Guinée : 18 mois de prison et 5 ans d’interdiction d’exercer ses fonctions requis contre un gendarme

Le dossier qui oppose le substitut du procureur du tribunal de première instance de Dubréka, Abou Nantenin Konaté, et le Colonel Mamoudou Kaba, de la gendarmerie nationale, s’est poursuivi ce mercredi, 10 juin 2020, à la Cour d’appel de Conakry. L’officier est jugé pour menaces de mort, outrage à magistrat, vol, coups et blessures volontaires, injures et atteintes à la liberté individuelle. Le procureur général a demandé contre le Colonel une peine de 18 mois de prison et une interdiction d’exercer ses fonctions pendant 5 ans, a appris sur place Guineematin.com à travers un de ses reporters.

L’officier de police judiciaire, le Colonel Mamoudou Kaba, coordinateur des check point érigés pour empêcher la sortie de Conakry, est jugé pour des faits qui se sont produits le lundi, 4 mai 2020 au barrage de Kénendé, dans la préfecture de Dubréka. Il est accusé d’avoir violenté, injurié et séquestré le magistrat qui voulait constater les abus des agents sr les citoyens au niveau des points de contrôle.

L’audience de ce mercredi a été uniquement consacrée aux réquisitions et plaidoiries.

Le procureur général, Mamadou Dian Bora Diallo, après avoir relaté succinctement les faits, a demandé à la Cour de déclarer le prévenu, le Colonel Mamoudou Kaba, coupable des faits à lui reprocher. Pour la répression, il va demander à la cour de condamner l’officier à 18 mois de prison ferme et à 5 ans d’interdiction d’exercer ses fonctions.

De leur côté, les avocats de la partie civile vont se succéder au prétoire pour charger le colonel.

Prenant la parole en première position, maître Antoine Pépé Lama a laissé entendre que ce procès n’est pas un procès entre magistrat et un gendarme. Mais plutôt, un procès d’un homme qui a humilié un magistrat qui était dans l’exercice de ses fonctions. « Le procureur Nantenin Konaté a été humilié dans son honneur, humilié dans sa dignité. Il a été menacé, violenté, insulté. Personne n’aurait souhaité être à la place de monsieur Nantenin Konaté. Si vous voyez le Colonel Mamoudou Kaba ici, c’est parce que par le passé, aucun de ses actes n’a été sanctionné. Le Colonel a trahi la nation, il a trahi ses chefs et il a trahi le peuple de Guinée.

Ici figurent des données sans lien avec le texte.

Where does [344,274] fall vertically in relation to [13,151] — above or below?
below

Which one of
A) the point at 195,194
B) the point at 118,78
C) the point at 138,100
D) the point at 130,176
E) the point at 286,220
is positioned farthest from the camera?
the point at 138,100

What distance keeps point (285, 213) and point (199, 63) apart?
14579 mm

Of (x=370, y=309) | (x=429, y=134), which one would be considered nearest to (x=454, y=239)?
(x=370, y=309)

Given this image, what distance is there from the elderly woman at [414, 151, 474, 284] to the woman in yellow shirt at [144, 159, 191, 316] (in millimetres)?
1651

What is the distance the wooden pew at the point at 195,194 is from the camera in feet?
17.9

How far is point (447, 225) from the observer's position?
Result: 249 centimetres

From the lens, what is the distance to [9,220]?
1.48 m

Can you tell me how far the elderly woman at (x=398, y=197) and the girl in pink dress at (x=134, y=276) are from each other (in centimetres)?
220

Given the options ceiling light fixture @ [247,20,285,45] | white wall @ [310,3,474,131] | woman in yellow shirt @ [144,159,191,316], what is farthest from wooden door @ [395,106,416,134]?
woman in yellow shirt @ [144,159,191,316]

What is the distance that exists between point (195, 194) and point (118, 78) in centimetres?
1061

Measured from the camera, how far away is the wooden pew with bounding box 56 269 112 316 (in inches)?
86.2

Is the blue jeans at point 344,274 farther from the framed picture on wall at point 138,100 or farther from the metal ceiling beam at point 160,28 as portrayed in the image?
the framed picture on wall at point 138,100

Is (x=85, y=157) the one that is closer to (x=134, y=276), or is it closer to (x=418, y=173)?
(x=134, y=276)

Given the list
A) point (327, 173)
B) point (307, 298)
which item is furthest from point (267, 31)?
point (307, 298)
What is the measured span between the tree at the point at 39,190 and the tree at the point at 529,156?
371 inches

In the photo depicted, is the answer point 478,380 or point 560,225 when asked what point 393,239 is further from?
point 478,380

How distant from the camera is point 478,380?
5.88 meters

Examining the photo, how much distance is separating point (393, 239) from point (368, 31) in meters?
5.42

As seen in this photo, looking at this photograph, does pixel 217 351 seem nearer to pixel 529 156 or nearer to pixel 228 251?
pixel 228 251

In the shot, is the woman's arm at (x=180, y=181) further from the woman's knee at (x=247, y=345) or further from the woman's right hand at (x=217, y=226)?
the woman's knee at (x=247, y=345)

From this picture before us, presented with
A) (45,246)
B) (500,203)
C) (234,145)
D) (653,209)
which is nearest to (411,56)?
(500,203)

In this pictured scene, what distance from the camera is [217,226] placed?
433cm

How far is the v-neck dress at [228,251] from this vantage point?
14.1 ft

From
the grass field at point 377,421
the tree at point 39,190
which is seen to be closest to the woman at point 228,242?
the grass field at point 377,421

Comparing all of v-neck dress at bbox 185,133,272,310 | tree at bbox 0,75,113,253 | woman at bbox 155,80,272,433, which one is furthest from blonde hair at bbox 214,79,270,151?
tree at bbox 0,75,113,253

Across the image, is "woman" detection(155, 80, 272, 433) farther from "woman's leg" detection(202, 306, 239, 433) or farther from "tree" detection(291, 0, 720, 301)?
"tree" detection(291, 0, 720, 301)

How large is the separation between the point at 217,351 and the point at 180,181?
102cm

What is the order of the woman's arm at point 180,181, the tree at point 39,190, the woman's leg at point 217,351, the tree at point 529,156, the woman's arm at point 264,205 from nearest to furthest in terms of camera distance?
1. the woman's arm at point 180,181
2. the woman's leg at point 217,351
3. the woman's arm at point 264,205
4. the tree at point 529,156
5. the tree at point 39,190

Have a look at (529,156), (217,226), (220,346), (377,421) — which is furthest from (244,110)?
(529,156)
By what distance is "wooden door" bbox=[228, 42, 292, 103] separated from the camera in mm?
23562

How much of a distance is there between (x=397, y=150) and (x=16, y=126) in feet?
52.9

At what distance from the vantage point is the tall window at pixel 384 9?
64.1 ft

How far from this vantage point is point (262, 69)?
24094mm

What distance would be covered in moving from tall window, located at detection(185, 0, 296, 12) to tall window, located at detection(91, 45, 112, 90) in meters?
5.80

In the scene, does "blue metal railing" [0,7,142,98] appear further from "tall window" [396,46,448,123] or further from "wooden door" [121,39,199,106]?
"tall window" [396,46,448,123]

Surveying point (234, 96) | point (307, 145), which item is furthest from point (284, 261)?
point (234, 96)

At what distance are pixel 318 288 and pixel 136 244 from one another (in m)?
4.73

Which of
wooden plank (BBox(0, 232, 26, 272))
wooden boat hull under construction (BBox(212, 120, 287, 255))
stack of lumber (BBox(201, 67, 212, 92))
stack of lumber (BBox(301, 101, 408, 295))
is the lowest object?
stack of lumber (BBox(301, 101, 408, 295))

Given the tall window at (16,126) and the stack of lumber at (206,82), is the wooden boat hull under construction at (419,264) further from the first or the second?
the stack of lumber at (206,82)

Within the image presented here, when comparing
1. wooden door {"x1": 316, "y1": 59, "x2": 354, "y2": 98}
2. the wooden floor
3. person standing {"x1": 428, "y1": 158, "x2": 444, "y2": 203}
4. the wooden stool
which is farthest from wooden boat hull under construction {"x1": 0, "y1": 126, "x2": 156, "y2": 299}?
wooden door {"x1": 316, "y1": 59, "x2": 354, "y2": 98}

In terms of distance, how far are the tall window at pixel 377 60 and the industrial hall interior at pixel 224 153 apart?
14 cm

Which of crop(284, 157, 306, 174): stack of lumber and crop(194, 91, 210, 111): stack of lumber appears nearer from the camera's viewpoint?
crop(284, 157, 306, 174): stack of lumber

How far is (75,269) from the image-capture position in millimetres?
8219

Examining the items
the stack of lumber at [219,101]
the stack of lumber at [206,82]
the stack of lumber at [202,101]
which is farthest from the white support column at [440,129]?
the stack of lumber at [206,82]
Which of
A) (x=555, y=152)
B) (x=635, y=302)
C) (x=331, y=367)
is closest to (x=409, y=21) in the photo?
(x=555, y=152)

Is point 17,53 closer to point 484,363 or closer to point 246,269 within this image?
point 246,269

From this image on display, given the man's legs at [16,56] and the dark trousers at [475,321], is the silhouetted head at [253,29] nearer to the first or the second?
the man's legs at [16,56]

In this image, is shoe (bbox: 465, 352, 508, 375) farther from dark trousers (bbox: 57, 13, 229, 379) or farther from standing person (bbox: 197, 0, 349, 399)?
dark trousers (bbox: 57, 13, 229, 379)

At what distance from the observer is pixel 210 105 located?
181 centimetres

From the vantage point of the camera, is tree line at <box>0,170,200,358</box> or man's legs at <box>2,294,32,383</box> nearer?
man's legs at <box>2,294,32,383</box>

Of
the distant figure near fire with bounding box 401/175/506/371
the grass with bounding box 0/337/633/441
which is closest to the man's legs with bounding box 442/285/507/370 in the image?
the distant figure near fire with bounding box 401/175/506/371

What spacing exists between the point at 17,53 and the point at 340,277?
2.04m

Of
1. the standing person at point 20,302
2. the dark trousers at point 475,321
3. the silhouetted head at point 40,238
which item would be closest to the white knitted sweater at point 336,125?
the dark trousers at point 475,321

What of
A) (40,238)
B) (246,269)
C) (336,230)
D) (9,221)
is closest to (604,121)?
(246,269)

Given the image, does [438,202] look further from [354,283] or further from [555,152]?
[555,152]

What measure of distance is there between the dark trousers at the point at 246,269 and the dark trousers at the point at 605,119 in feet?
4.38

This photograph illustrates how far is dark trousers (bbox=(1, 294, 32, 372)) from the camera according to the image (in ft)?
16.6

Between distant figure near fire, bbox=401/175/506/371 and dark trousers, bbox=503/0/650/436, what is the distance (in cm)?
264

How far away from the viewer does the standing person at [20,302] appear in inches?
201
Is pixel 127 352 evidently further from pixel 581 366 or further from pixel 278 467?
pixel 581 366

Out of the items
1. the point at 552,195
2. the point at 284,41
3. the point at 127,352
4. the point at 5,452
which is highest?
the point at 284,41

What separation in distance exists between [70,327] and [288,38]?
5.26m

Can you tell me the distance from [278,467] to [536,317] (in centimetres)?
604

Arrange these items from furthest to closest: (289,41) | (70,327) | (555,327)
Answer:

Il n’est pas Colonel pour violenter les citoyens guinéens. Aujourd’hui, la Guinée est indexée négativement par les ONG de défense de droits de l’homme par les faits de ces hommes en uniforme », a martelé l’avocat.

Abondant dans le même sens, l’ancien bâtonnier, maître Mohamed Traoré dira dans ses plaidoiries que la tenue de gendarme doit rassurer les citoyens et non les effrayer. « Ce procès est un procès symbolique et pédagogique. Parce que dans ce pays, quand on est en uniforme, on est mieux protégé que n’importe quel citoyen. Or, la tenue doit rassurer les citoyens et non les effrayer. C’est nous qui les habillons, c’est nous qui les logeons et c’est nous qui les nourrissons. Donc, ils devraient nous protéger car c’est ce contrat qui est entre nous. »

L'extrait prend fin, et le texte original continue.